What does lingwë mean anyway?

So, whether you've stumbled upon this blog by accident or were directed here by that subtle, yet so irresistable, urge to click a link somewhere — you're probably wondering about lingwë. I could say that this was about the hundredth name I tried for my blog and that I was beginning to become frustrated and desperate (which is true), but let's just set that aside for the moment. The word lingwë is Quenya. It means “fish”, as in Jason Fisher. And on top of that, it's roughly homophonic with lingua (“language” in Italian, from Latin), a nice bonus. It seemed a lucky coincidence to me, and quite à propos, since the vast majority of my posts are likely to revolve around two things: J.R.R. Tolkien and language/linguistics.

So. There you are: lingwë. At least it wasn't eorclanstanas, which I thought about using. Think how you'd feel having to type that!

Welcome. :)


  1. "Eorclanstanas" at least doesn't require the typing of a dieresis.

    Nice blog!

  2. At least you don't have to type the dieresis in my URL; and believe me, if I could have included it there, I would have. ;) Of course, Tolkien (maybe it was Christopher) wrote somewhere that the use of the dieresis over final —e in Quenya words was optional, meant only to clarify that the syllable was to be pronounced.
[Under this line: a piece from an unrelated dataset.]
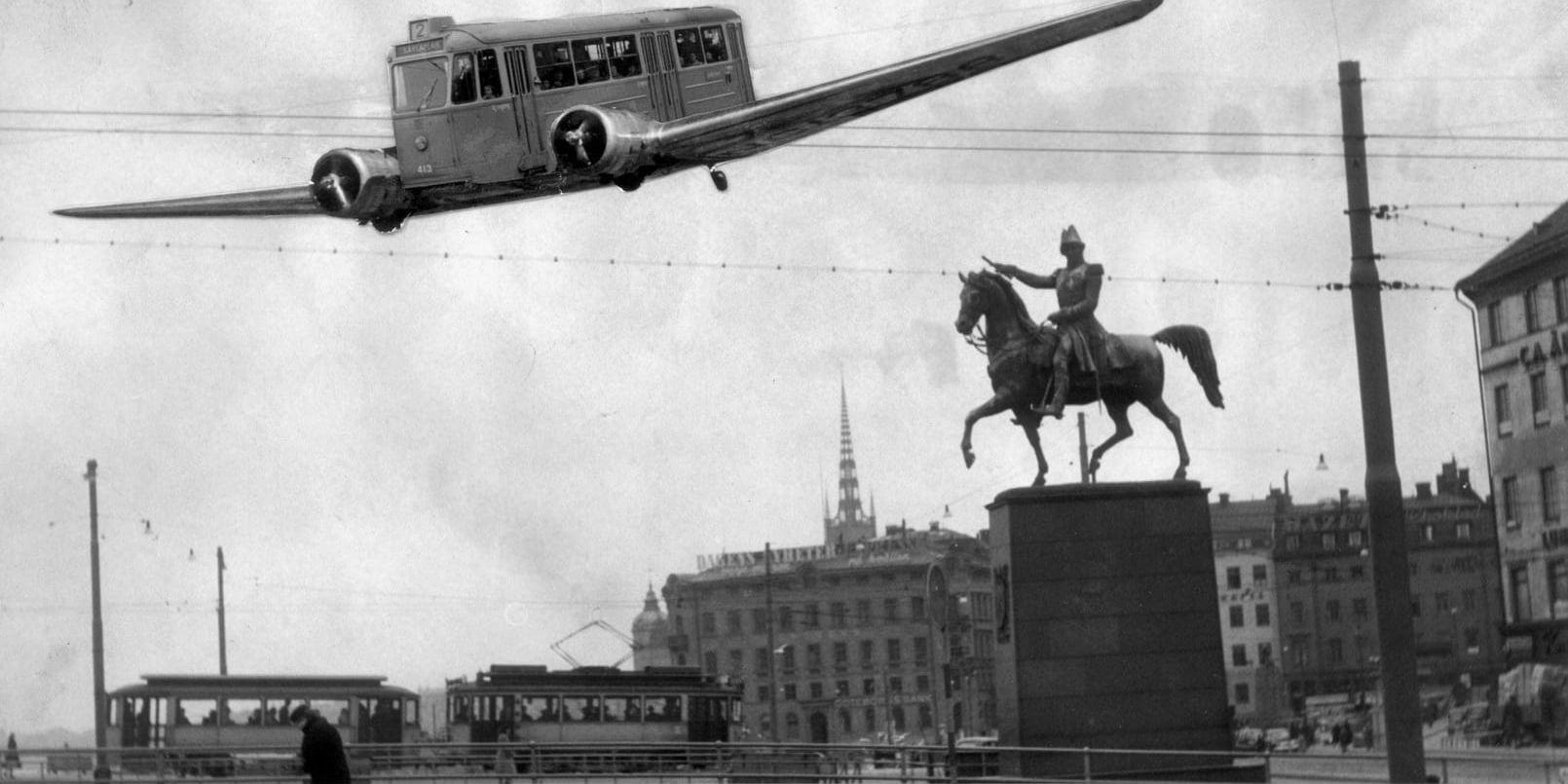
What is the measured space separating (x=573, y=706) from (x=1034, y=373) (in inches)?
788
I don't remember where I saw that, but it's in the corpus somewhere.

  3. Great blog, Jason, and one which I will surely bookmark for future browsing. In the meantime, I wanted to thank you for the thoughtful coverage in "Teaching Tolkien" (more comments there).

    Nice comments on lingwe ~ lingwë. For what it's worth, there are at least two places where JRRT gave license for leaving the diaeresis off of final vowels in Quenya:

    In LotR, App. E, "Vowels", he writes that "Final e is never mute or a mere sign of length as in English. To mark this final e it is often (but not consistently) written ë."

    In The Road Goes Ever On, in the first footnote to his analysis of Namárië, Tolkien clarifies that "[I]t is assumed that final e will be recognized always as a pronounced syllable; and ë has only been used to indicate that ië, ëa, ëo are disyllabic."

    I'm almost certain there's another reference in Letters, but a cursory hunts fails to disclose it. In any case, you clearly remembered correctly.

    All best, Marc

  4. Hi Marc. Yes, you’re right about App.E. I found that again much later but never came back to this first post and added the details. Like you, I can’t seem to find any mention of this is Letters, though I do seem to recall something else. Thanks especially for reminding me about the note in RGEO; that, I had not yet remembered. :)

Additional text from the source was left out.